Carta de Libertação I
Sobre o amor...
Se eu dissesse que meu coração disparava, que as minhas mãos gelavam quando te via, eu estaria mentindo. Se eu dissesse que sua visão me recorria todos os dias da semana, poderias certamente me chamar de mentirosa. Um fato muito estranho, mas a única verdade é que eu te admirava, admirava muito. Tanto que tiveram que se passar muitos anos para eu me libertar de tudo isso, se é que vou conseguir. E hoje quando penso, quando tento me lembrar através das poucas lembranças que me fogem, percebo que conseguistes realizar uma façanha; uma façanha que acho que vai demorar para ocorrer de novo.
É como se tu, furtivamente, tivesses se apoderado das chaves que estavam no meu bolso e entrado no meu coração. E tudo isso sem ao menos eu perceber. Agora quando lembro, me recorre que aquelas palavras duras que eu te dirigia eram sintomas de um amor que eu não compreendia.
Seria esse o mistério, Derquagot? Seria essa a diferença do amor e da paixão? A paixão é sintomática e o amor não? Vejo que o amor é silencioso: vem e se instala.
Preciso dizer que senti algo muito estranho quando tu fostes embora. Uma mistura de tristeza e raiva. E não sei quais mistérios estão por detrás disso.

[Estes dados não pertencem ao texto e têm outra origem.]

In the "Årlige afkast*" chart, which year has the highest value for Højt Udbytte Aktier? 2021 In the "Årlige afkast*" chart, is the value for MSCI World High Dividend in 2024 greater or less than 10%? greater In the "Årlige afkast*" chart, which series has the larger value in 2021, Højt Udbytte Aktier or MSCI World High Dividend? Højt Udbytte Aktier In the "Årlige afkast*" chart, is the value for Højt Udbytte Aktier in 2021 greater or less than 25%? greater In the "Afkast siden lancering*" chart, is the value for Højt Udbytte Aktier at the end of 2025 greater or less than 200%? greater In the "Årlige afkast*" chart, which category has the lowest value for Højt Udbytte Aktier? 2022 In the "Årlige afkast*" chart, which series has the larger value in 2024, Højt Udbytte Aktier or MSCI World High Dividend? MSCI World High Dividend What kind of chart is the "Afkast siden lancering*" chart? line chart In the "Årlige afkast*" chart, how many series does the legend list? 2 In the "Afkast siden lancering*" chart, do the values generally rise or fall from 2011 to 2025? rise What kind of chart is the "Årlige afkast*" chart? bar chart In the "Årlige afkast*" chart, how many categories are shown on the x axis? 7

O pior foi o arrependimento que se instalou ali; como mil aguilhões de fogo dentro de mim. Arrependimento por não ter aproveitado os minutos de tua presença, tua voz, tuas palavras. Arrependimento por ter perdido a oportunidade de fazer um laço de amizade, porque só a tua amizade já me bastaria. E morte, pois reconheço que não mais o verei, caro Derquagot: acho que nos perdemos no espaço e no tempo; pereceremos separados e assim será. Achas isso triste, Derquagot? Vejo tudo isso como um pêndulo rotatório a virar os anos e a nos cegar com o negrume de um caminho perdido.
O tempo passa rápido, não? E tudo entre aquela época e hoje, às vezes, parece que foi um vazio. E agora também tenho dúvidas se realmente foi eu quem vivi aquilo tudo. O tempo voa e o que acaba ficando são dois pontos e uma linha tracejada no meio.
Talvez um dia eu volte a ler isso e veja o quão foi ridículo. Mas creio, Derquagot, que essa hipótese é improvável. Tenho maturidade o suficiente para saber o que sinto. E se esse sentimento persistiu até hoje, é porque algo de real havia nele. Confesso que tal sensação arrefeceu com o tempo, mas agora voltou à tona. Como um sentimento que adormece e permanece no canto do nosso coração, mas que logo reaparece e faz-nos ficar irrequietos. E logo depois some deixando um vazio. Será que há um meio de se acostumar com isso, Derquagot?
Admito que gostaria de deixar meu coração fechado. Mas também tenho dúvidas. O que pensas, Derquagot? Por que não dizes algo?